* **Quoted passage**
● ● ● ●
Dikoloti was responding to a question from Member of Parliament for Jwaneng-Mabutsane, Mephato Reatile who had asked the Minister when government would sign the Malabo Declaration.

The Declaration is a set of concrete agriculture goals to be attained by 2025 that was adopted at the African Union (AU) Summit in Malabo, Equatorial Guinea in June 2014 by Heads of State and Government.

It recognises the importance of multi-sectoral engagement and co-ownership of this agricultural transformation agenda.

Equally, it involves the public sector, including infrastructure, energy, trade, industry, health, science and technology, education, and the importance of putting in place a coherent inter-sectoral coordination of efforts in initiatives for optimising resource use, synergy and maximising outcome and impact.

“Botswana as a member of the AU is already party to the Malabo Declaration. As you may recall that while the Maputo-CAADP era was still about setting up the architecture of the process and its milestones (compact, NAIP, business meeting), the Malabo-CAADP era now builds on that foundation and ensures that it delivers against Malabo targets as well as against the other national development targets,” Dikoloti said in response. The Minister added Botswana was part of the June 2014 Summit in Equatorial Guinea where the AU adopted this milestone.

By their nature, he said declarations are not signed, as they are not agreements but political statements of intent.
● ● ● ●
* **Input data**

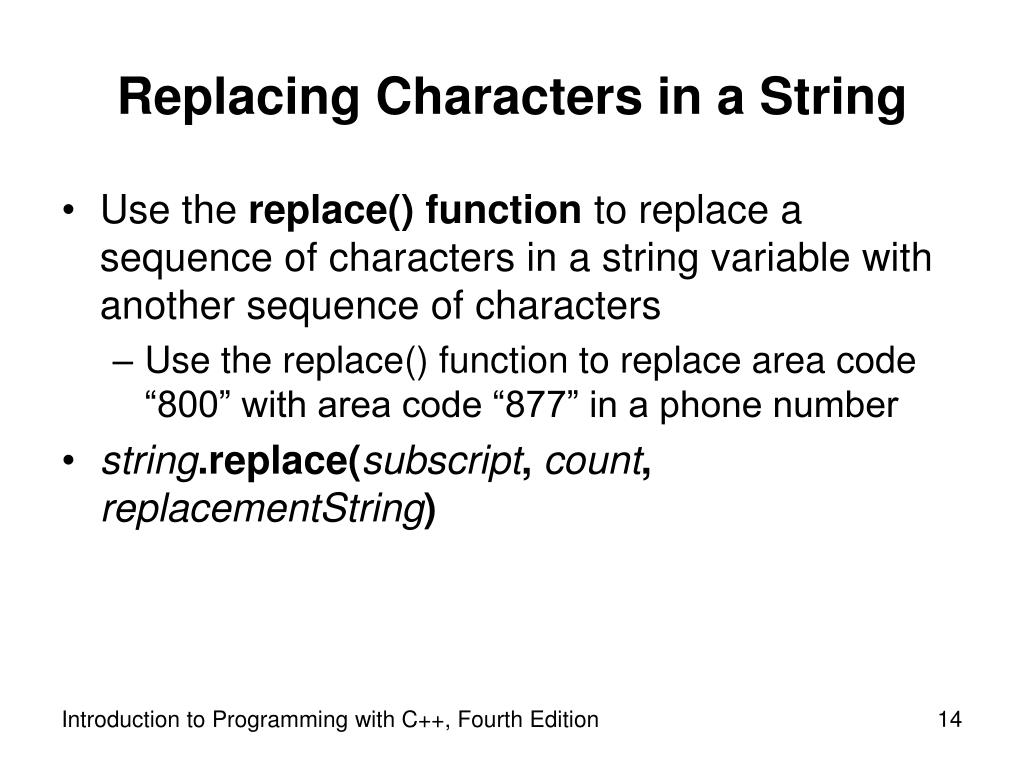 Replacing Characters in a String

• Use the replace() function to replace a sequence of characters in a string variable with another sequence of characters

– Use the replace() function to replace area code “800” with area code “877” in a phone number

• string.replace(subscript, count, replacementString)

Introduction to Programming with C++, Fourth Edition

14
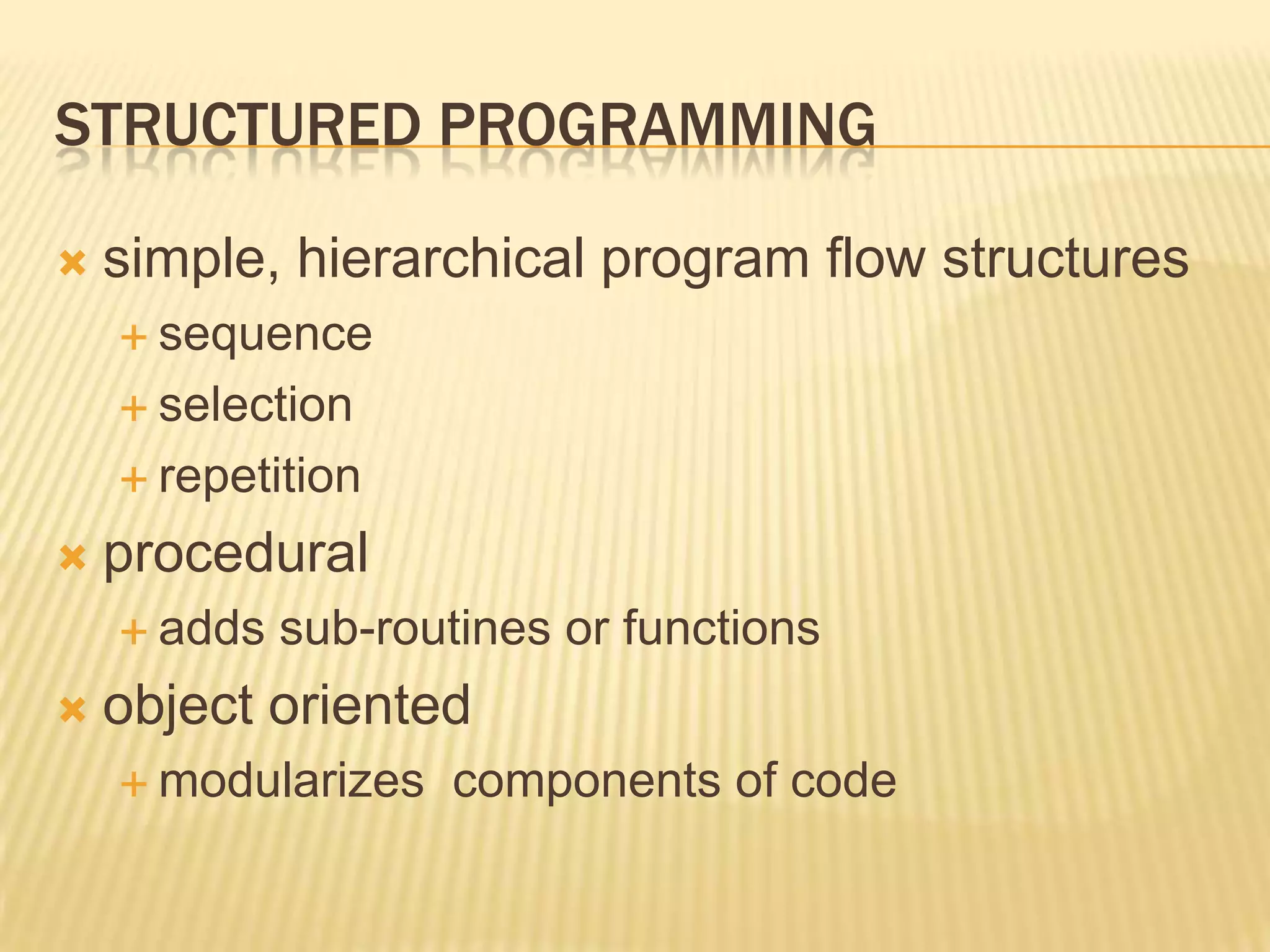 STRUCTURED PROGRAMMING

simple, hierarchical program flow structures
sequence
selection
repetition
procedural
adds sub-routines or functions
object oriented
modularizes  components of code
● ● ● ●
* **Using the information**
1: Based on the passage about the Malabo Declaration, decide whether each statement below agrees with it. Answer yes or no for each, and quote the exact words that settle it.
(a) The Malabo Declaration was adopted at an African Union Summit in June 2014.
(b) Dikoloti said Botswana still has to sign the Declaration before it becomes a party to it.
(c) The agriculture goals set out in the Declaration are to be reached by 2030.
2: Write the next few sentences of the passage about the Malabo Declaration, picking up after its final sentence.

* **Your written answers**
1:
(a) Yes: "adopted at the African Union (AU) Summit in Malabo, Equatorial Guinea in June 2014"
(b) No: "Botswana as a member of the AU is already party to the Malabo Declaration."
(c) No: "to be attained by 2025"

2:
Dikoloti said to ensure that the emphasis on delivery does not remain an empty promise, Heads of State have agreed to a Biennial Review, at which progress of each individual country is measured in alternating years and against all that the Malabo Declaration is committed to achieve.

Dikoloti added his Ministry as a host of this process has held multi-sectoral workshops for both the first and second Biennial Reviews.

It was one of the 47 of the 55 AU member states that had provided information on their status for the first report.

The Minister said a total of 43 indicators from different sectors that have an impact on agriculture development for example health, water, rural development, trade, poverty eradication, meteorology, energy, education to mention amongst others were tracked along the seven thematic areas of the Malabo Declaration.

“Selected indicators were then summarised in an innovative tool called the ‘Africa Agricultural Transformation Scorecard (AATS)’ in order to assess each country’s performance,” he said.

The AATS highlights each country’s five best and worst indicators and provides specific policy recommendations based on the country’s performance.